Namun, menurut Dhavid, hambatan itu dijawab dengan penyesuaian jadwal dan penguatan budaya gotong royong antara TNI dan masyarakat.
“Harapan kami, pembangunan desa dipercepat, kesejahteraan meningkat, dan kemanunggalan TNI dengan rakyat semakin kokoh,” ujarnya optimistis.
Ketua Tim Wasev Mabesad, M. Herry Subagyo (Brigjen TNI M. Herry Subagyo), mengapresiasi capaian progres TMMD ke-127 di Kediri. Namun ia mengingatkan, kekuatan utama TMMD bukan hanya pada beton dan aspal, melainkan pada nilai kebersamaan.

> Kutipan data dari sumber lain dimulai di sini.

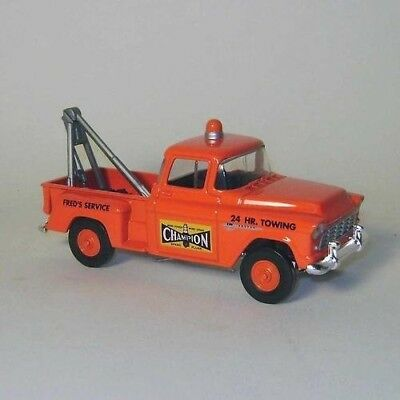 Die Cast Matchbox 1955 ChevroletChampion Sparkplug Towing and Service Truck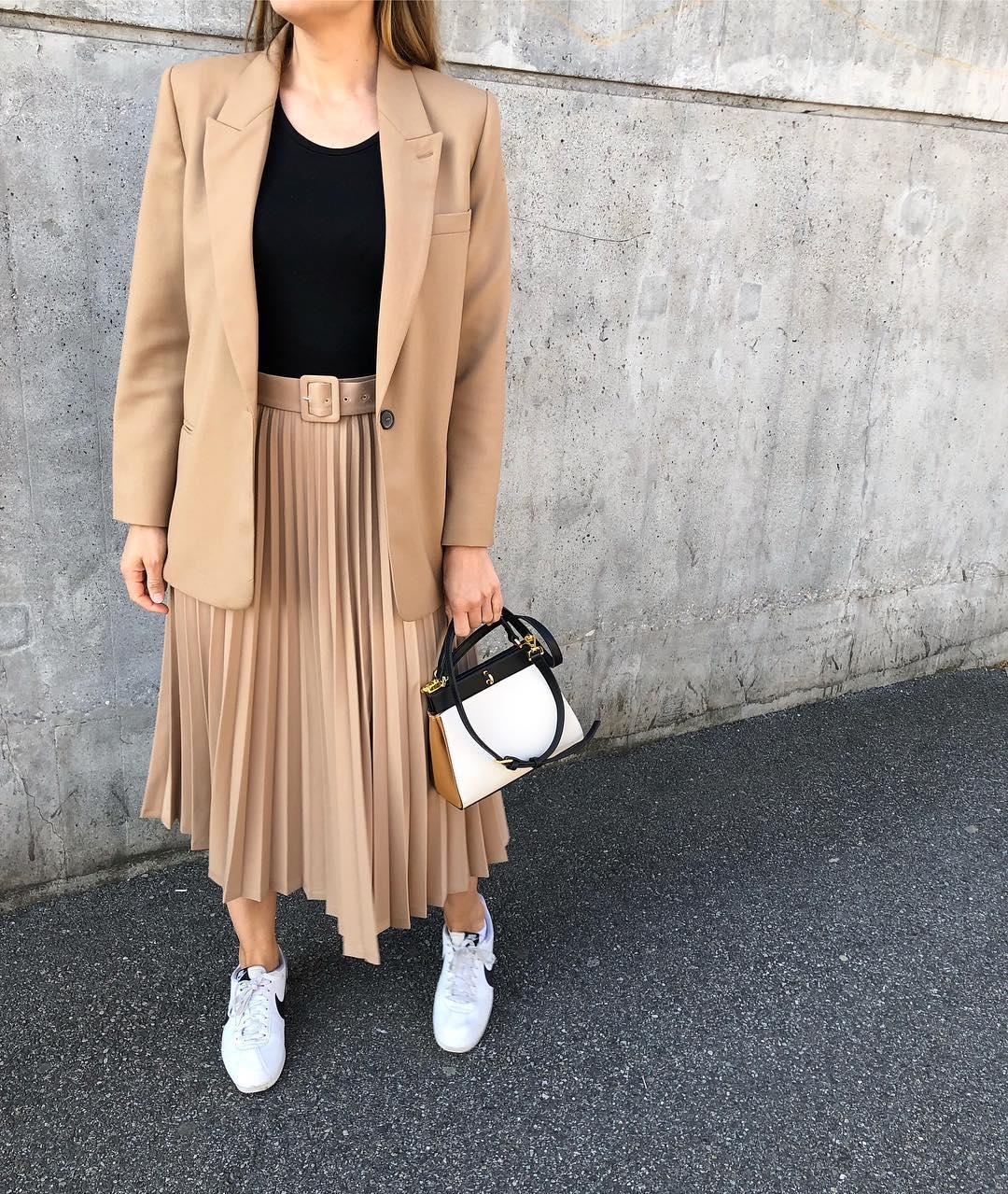 jupe plissée avec ceinture de Zara sur llunabe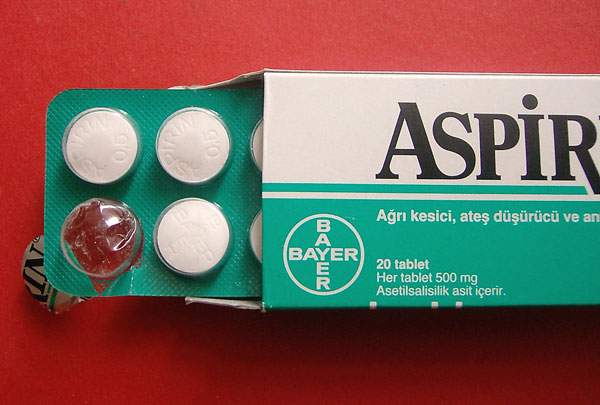 Đau lưng thận không được tùy tiện dùng thuốc giảm đau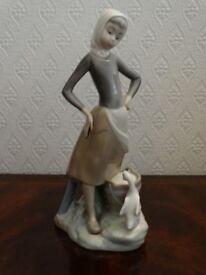 Lladro figurine Girl with Milk pail and Duck
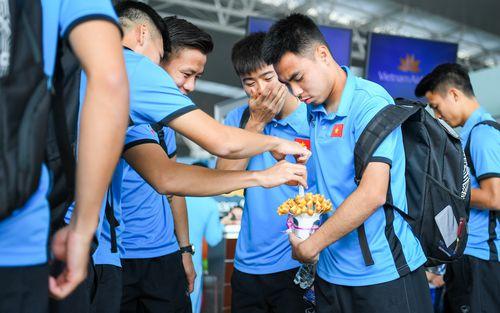 Tuyển thủ Việt Nam tranh nhau ăn bánh gấu của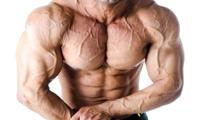 Muskulöser Mann mit Körper- und Brustvenen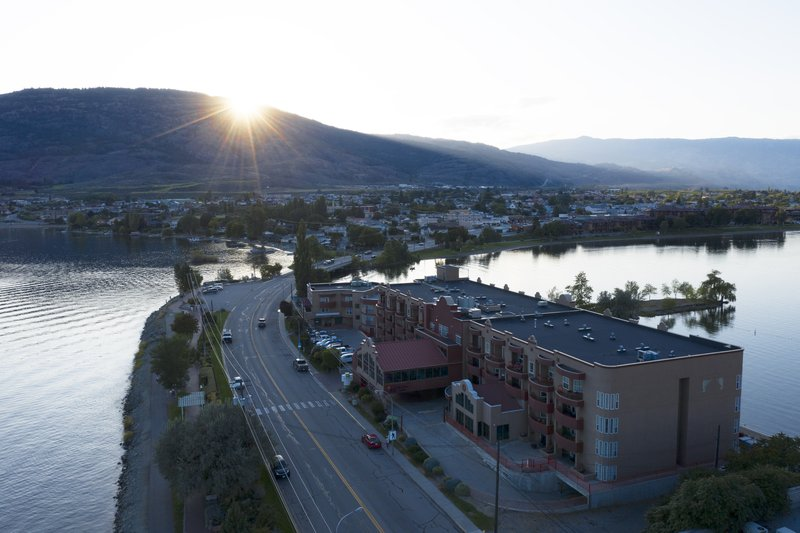 Holiday Inn Hotel & Suites Osoyoos-Cityview<br/>Image from Leonardo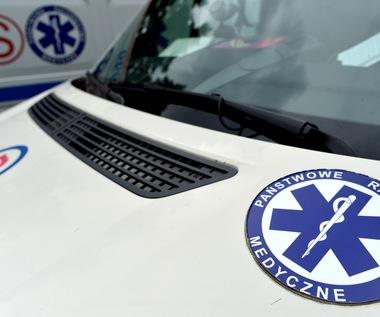 Siedlce: Auto ruszyło podczas naprawy i przygniotło 2-latka do ściany. Dziecko zmarło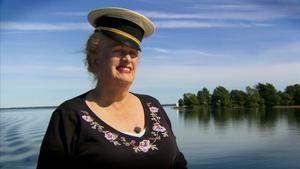 Dianne Bennett är en färgstark matchmaker från Hollywood. Hennes släkt finns i Medelpad och Småland.
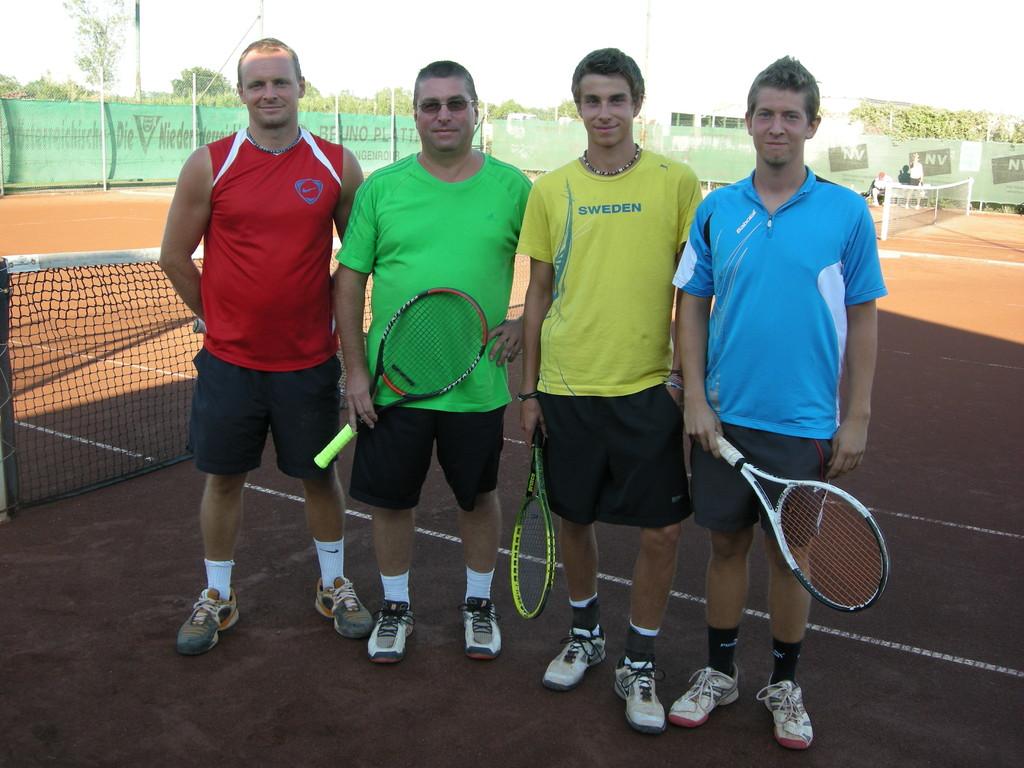 Finalisten Herrendoppel A-Bewerb: Robert Diglas, Hermann Hausdorf, Florian Wallner, Edi Walker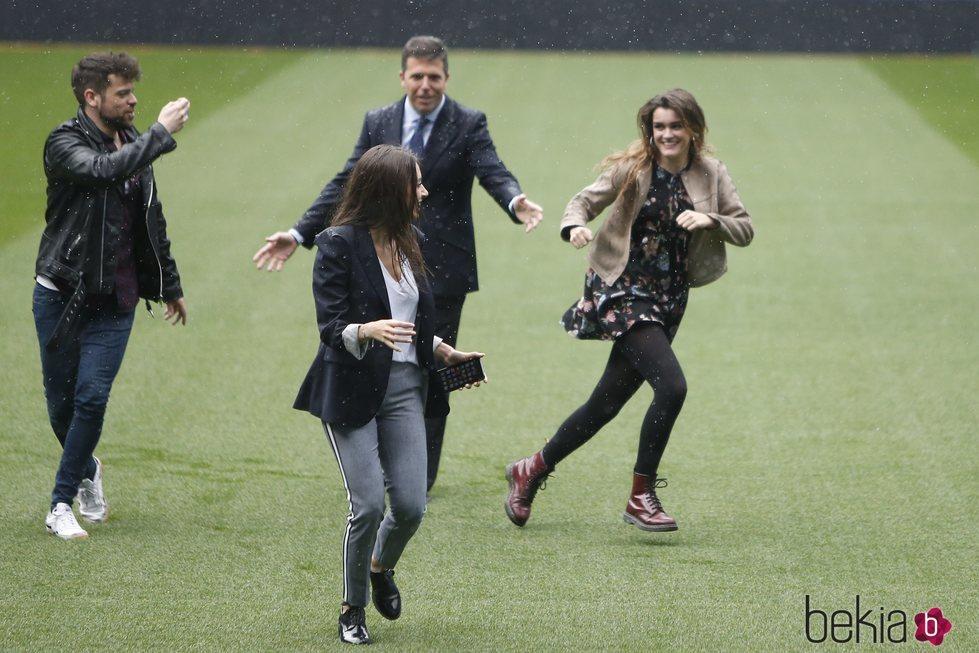 Amaia, Ricky y Ana Guerra de 'OT 2017' en el Estadio Santiago Bernabéu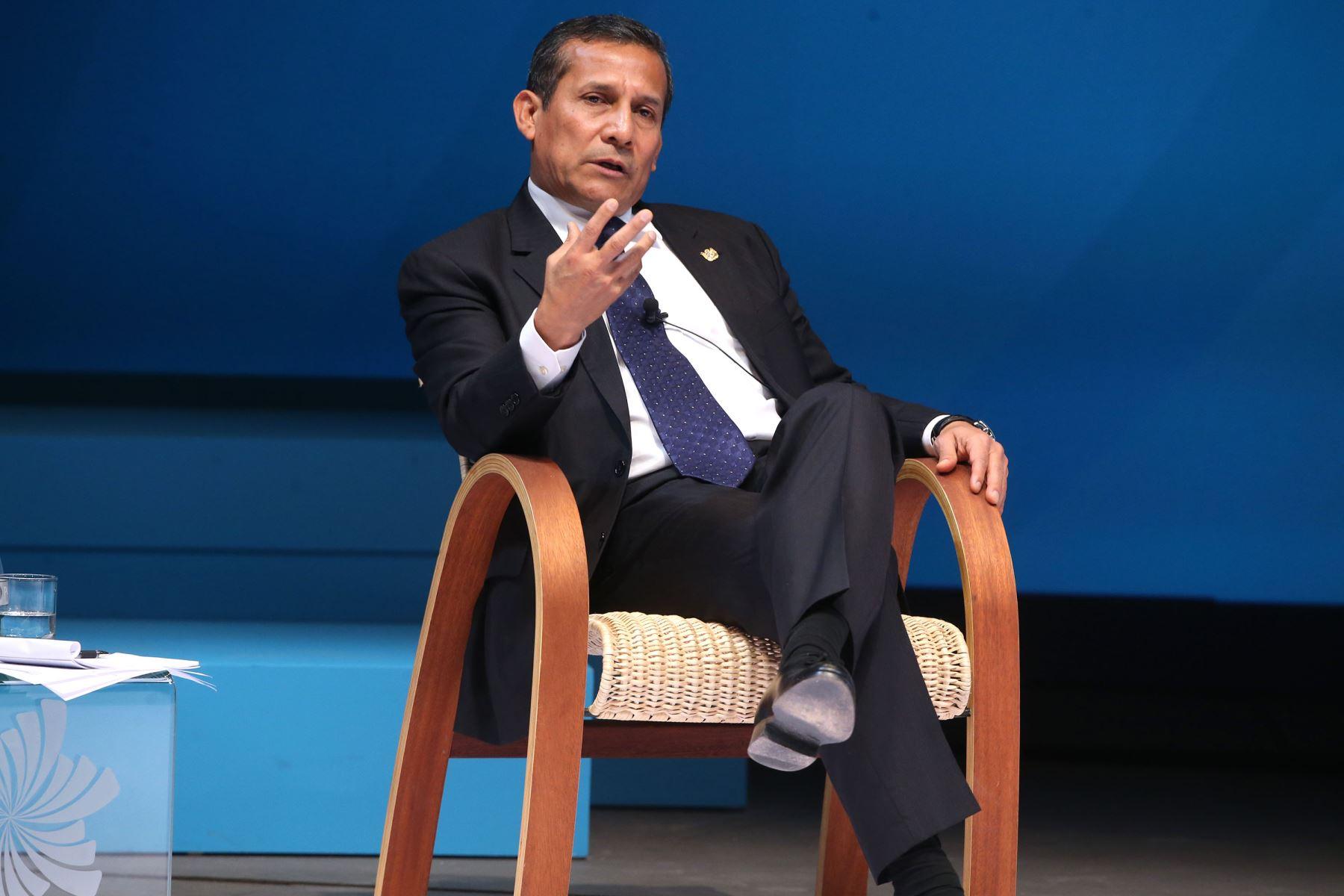 FRUTILLAR,CHILE-JUNIO 30.Jefe de estado Ollanta Humala,expone en la Cumbre  Empresarial de la Alianza del Pacífico. Foto: ANDINA/Juan Carlos Guzmán.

“Program TMMD harus dioptimalkan agar generasi muda ikut berperan. Kalau tidak dilibatkan, wawasan kebangsaan dan pemahaman peran TNI bisa semakin berkurang,” tegasnya.
Ia juga mengingatkan agar masyarakat tidak memandang TMMD sebagai proyek kontraktual semata.
“Harus ada rasa memiliki. Jika warga terlibat langsung, hasil pembangunan akan dirawat dan berkelanjutan,” tandasnya.
Lebih jauh, ia menekankan pentingnya sinkronisasi lintas sektoral di tengah tantangan fiskal dan dinamika global. TMMD, menurutnya, harus memberi dampak jangka panjang bagi ketahanan wilayah, bukan hanya capaian fisik jangka pendek.
Usai pemaparan, Tim Wasev Mabesad meninjau langsung lokasi TMMD di Lapangan Dusun Sumber Bahagia, Desa Gadungan, Kecamatan Puncu. Kunjungan tersebut dihadiri jajaran TNI AD, Kodam V/Brawijaya, Kodim 0809/Kediri, serta perwakilan Pemerintah Kabupaten Kediri dan perangkat desa.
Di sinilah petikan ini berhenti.